• **What the task asks**:
Retype each of the following items word for word, leaving out the pictures.
+++ Data shown +++
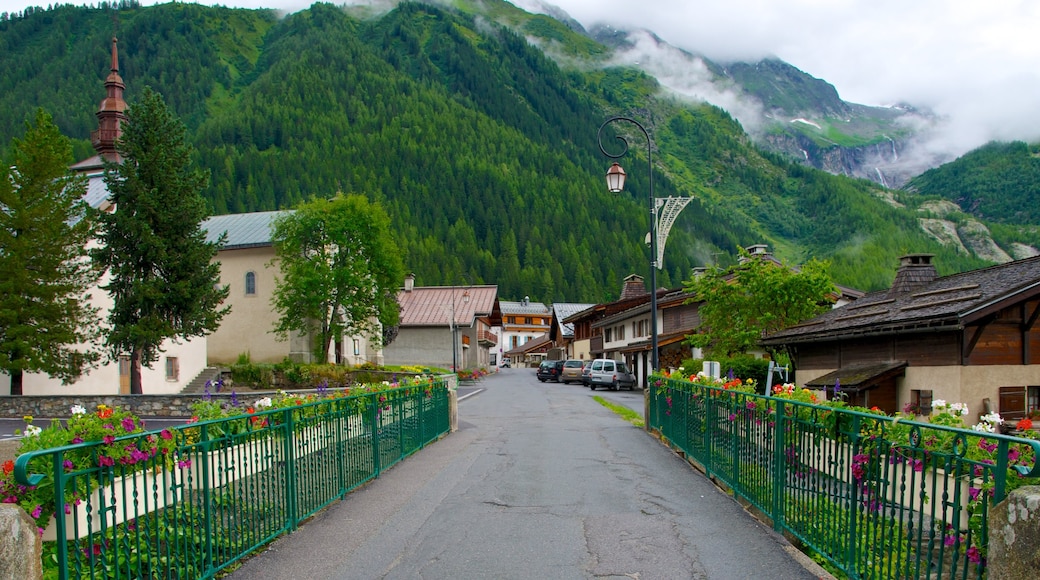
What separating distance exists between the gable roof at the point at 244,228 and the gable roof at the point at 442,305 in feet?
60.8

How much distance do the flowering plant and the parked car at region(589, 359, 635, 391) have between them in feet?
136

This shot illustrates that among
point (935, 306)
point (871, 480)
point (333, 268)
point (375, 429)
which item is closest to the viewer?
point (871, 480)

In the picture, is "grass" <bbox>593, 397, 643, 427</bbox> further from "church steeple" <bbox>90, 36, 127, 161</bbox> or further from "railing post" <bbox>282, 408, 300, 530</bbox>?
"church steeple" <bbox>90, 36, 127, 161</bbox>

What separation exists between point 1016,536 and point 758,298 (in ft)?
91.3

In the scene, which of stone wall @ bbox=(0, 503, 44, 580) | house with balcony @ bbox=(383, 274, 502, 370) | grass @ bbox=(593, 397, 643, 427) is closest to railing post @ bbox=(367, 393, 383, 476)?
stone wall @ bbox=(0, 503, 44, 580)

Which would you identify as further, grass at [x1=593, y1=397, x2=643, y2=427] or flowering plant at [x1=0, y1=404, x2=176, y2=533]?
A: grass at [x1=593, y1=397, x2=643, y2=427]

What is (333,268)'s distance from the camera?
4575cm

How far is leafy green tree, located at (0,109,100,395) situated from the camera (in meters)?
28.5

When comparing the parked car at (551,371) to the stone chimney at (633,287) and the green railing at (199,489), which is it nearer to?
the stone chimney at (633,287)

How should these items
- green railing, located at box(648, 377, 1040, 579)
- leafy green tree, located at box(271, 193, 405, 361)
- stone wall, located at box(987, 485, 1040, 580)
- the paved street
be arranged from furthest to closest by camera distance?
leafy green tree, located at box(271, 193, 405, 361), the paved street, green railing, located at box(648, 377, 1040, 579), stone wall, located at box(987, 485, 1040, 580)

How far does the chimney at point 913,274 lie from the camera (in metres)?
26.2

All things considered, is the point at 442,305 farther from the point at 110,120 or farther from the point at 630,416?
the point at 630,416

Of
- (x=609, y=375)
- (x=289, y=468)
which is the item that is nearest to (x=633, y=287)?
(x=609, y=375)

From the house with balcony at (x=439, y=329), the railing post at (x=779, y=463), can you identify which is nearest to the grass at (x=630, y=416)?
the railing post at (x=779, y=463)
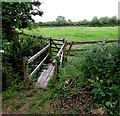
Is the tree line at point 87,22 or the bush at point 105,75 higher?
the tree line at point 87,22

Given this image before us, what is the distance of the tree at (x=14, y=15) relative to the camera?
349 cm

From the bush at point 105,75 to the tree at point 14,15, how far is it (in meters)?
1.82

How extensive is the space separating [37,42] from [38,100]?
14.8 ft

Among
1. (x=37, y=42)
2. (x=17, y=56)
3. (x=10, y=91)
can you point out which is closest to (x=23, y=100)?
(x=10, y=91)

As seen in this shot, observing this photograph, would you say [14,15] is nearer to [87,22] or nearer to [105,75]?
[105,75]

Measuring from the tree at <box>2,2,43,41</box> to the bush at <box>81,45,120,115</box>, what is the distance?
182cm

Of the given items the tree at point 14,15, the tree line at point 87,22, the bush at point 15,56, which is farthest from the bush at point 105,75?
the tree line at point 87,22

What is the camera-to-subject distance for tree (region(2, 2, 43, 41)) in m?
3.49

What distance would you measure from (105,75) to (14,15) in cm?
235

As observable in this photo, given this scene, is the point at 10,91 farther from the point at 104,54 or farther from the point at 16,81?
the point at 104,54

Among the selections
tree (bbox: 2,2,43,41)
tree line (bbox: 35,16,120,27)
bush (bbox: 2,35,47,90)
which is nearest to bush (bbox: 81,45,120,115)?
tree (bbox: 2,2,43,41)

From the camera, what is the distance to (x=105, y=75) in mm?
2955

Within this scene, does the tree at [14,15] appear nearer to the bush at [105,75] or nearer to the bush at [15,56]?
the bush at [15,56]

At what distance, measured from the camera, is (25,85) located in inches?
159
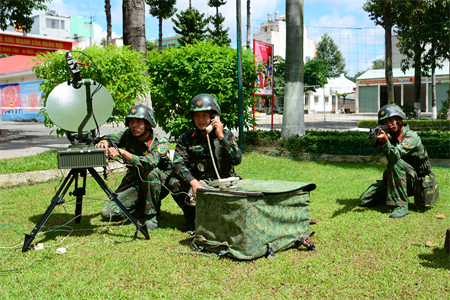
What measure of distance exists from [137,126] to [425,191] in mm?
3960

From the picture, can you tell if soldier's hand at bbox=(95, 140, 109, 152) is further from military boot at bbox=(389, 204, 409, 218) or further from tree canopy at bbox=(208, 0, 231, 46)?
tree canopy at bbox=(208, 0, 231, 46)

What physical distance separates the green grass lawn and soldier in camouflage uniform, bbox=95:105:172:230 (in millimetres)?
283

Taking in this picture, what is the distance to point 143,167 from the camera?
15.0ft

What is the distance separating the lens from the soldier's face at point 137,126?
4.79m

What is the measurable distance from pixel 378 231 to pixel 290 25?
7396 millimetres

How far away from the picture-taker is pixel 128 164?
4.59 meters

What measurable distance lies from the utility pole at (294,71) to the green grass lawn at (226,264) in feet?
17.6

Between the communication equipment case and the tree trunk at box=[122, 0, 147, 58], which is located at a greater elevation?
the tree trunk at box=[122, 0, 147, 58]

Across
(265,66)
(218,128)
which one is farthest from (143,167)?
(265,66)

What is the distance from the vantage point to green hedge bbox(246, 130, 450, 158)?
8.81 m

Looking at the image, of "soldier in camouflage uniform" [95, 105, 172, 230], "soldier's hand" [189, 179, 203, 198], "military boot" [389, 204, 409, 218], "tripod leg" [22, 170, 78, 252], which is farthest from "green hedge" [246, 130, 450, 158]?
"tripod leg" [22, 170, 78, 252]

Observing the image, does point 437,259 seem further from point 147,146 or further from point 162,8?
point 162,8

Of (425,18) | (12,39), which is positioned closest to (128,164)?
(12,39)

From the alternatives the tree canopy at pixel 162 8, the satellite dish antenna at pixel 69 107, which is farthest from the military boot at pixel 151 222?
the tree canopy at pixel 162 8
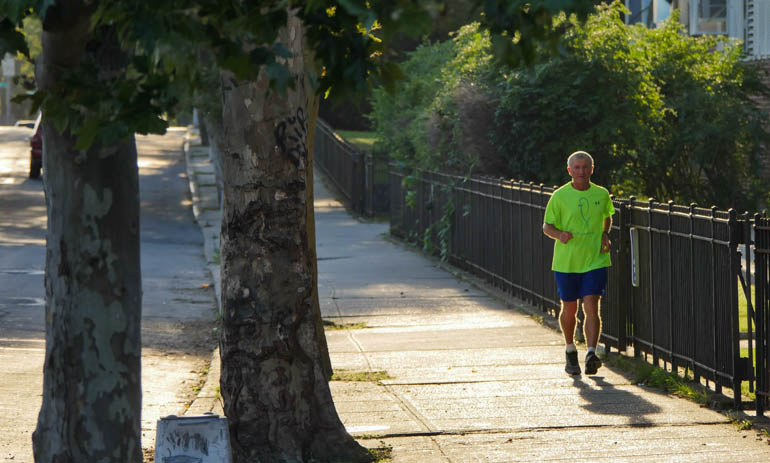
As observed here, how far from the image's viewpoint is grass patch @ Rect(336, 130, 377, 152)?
+++
• **Worked answer**:
What separating distance exists between the gable roof at the point at 244,228 and the gable roof at the point at 442,305 in feet?
60.8

How much distance do the flowering plant and the parked car at region(589, 359, 635, 391) have between them in feet?
136

This shot illustrates that among
point (935, 306)
point (871, 480)
point (333, 268)
point (375, 429)
which item is closest to the viewer?
point (871, 480)

In the picture, is "grass" <bbox>593, 397, 643, 427</bbox> further from "church steeple" <bbox>90, 36, 127, 161</bbox> or further from "railing post" <bbox>282, 408, 300, 530</bbox>?
"church steeple" <bbox>90, 36, 127, 161</bbox>

What separation exists between point 1016,536 and point 758,298 (in ft)?
91.3

In the scene, which of stone wall @ bbox=(0, 503, 44, 580) | house with balcony @ bbox=(383, 274, 502, 370) | grass @ bbox=(593, 397, 643, 427) is closest to railing post @ bbox=(367, 393, 383, 476)?
stone wall @ bbox=(0, 503, 44, 580)

Which would you identify as further, grass at [x1=593, y1=397, x2=643, y2=427] or flowering plant at [x1=0, y1=404, x2=176, y2=533]?
A: grass at [x1=593, y1=397, x2=643, y2=427]

What is (333,268)'s distance from the camera?
4575cm

How far is leafy green tree, located at (0,109,100,395) situated from the camera (in meters)?
28.5

When comparing the parked car at (551,371) to the stone chimney at (633,287) and the green railing at (199,489), which is it nearer to?
the stone chimney at (633,287)

How should these items
- green railing, located at box(648, 377, 1040, 579)
- leafy green tree, located at box(271, 193, 405, 361)
- stone wall, located at box(987, 485, 1040, 580)
- the paved street
be arranged from furthest to closest by camera distance?
leafy green tree, located at box(271, 193, 405, 361), the paved street, green railing, located at box(648, 377, 1040, 579), stone wall, located at box(987, 485, 1040, 580)

How far does the chimney at point 913,274 lie from the camera (in metres)?
26.2

All things considered, is the point at 442,305 farther from the point at 110,120 or farther from the point at 630,416?
the point at 630,416

Of
- (x=609, y=375)
- (x=289, y=468)
which is the item that is nearest to (x=633, y=287)?
(x=609, y=375)

From the house with balcony at (x=439, y=329), the railing post at (x=779, y=463), can you identify which is nearest to the grass at (x=630, y=416)?
the railing post at (x=779, y=463)
Is the tree line at point 87,22 or the bush at point 105,75 higher?
the tree line at point 87,22

Given this image before us, what is the distance of the tree at (x=14, y=15) relative to the camera?
349 cm

From the bush at point 105,75 to the tree at point 14,15, how far is it (in meters)?
1.82

How extensive is the space separating [37,42] from [38,100]?
14.8 ft

Among
1. (x=37, y=42)
2. (x=17, y=56)
3. (x=10, y=91)
can you point out which is closest to (x=23, y=100)?
(x=10, y=91)

As seen in this shot, observing this photograph, would you say [14,15] is nearer to [87,22] or nearer to [105,75]?
[105,75]

Measuring from the tree at <box>2,2,43,41</box> to the bush at <box>81,45,120,115</box>, what is the distance?
182cm

Of the given items the tree at point 14,15, the tree line at point 87,22, the bush at point 15,56, which is farthest from the bush at point 105,75?
the tree line at point 87,22

What is the camera-to-subject distance for tree (region(2, 2, 43, 41)) in m?
3.49

What distance would you measure from (105,75) to (14,15) in cm?
235

As observable in this photo, given this scene, is the point at 10,91 farther from the point at 104,54 or farther from the point at 16,81?
the point at 104,54

Among the selections
tree (bbox: 2,2,43,41)
tree line (bbox: 35,16,120,27)
bush (bbox: 2,35,47,90)
which is nearest to bush (bbox: 81,45,120,115)?
tree (bbox: 2,2,43,41)

From the camera, what is the distance to (x=105, y=75) in mm?
2955

Within this scene, does the tree at [14,15] appear nearer to the bush at [105,75] or nearer to the bush at [15,56]?
the bush at [15,56]

At what distance, measured from the camera, is (25,85) located in inches?
159
What measure of distance exists from [137,126] to [425,191] in mm?
3960

From the picture, can you tell if soldier's hand at bbox=(95, 140, 109, 152) is further from military boot at bbox=(389, 204, 409, 218) or further from tree canopy at bbox=(208, 0, 231, 46)?
tree canopy at bbox=(208, 0, 231, 46)

What physical distance separates the green grass lawn and soldier in camouflage uniform, bbox=95:105:172:230 (in millimetres)?
283

Taking in this picture, what is the distance to point 143,167 from the camera?
15.0ft

What is the distance separating the lens from the soldier's face at point 137,126?
4.79m

What is the measurable distance from pixel 378 231 to pixel 290 25?
7396 millimetres

How far away from the picture-taker is pixel 128 164?
4.59 meters

What measurable distance lies from the utility pole at (294,71) to the green grass lawn at (226,264) in feet?
17.6

Between the communication equipment case and the tree trunk at box=[122, 0, 147, 58], which is located at a greater elevation?
the tree trunk at box=[122, 0, 147, 58]

Across
(265,66)
(218,128)
which one is farthest from (143,167)?
(265,66)

What is the distance from the vantage point to green hedge bbox(246, 130, 450, 158)?
8.81 m

Looking at the image, of "soldier in camouflage uniform" [95, 105, 172, 230], "soldier's hand" [189, 179, 203, 198], "military boot" [389, 204, 409, 218], "tripod leg" [22, 170, 78, 252], which is farthest from "green hedge" [246, 130, 450, 158]?
"tripod leg" [22, 170, 78, 252]

Observing the image, does point 437,259 seem further from point 147,146 or further from point 162,8?
point 162,8

Of (425,18) | (12,39), which is positioned closest to (128,164)?
(12,39)

From the alternatives the tree canopy at pixel 162 8, the satellite dish antenna at pixel 69 107, which is farthest from the military boot at pixel 151 222?
the tree canopy at pixel 162 8
As observed here, how far from the image's viewpoint is grass patch @ Rect(336, 130, 377, 152)?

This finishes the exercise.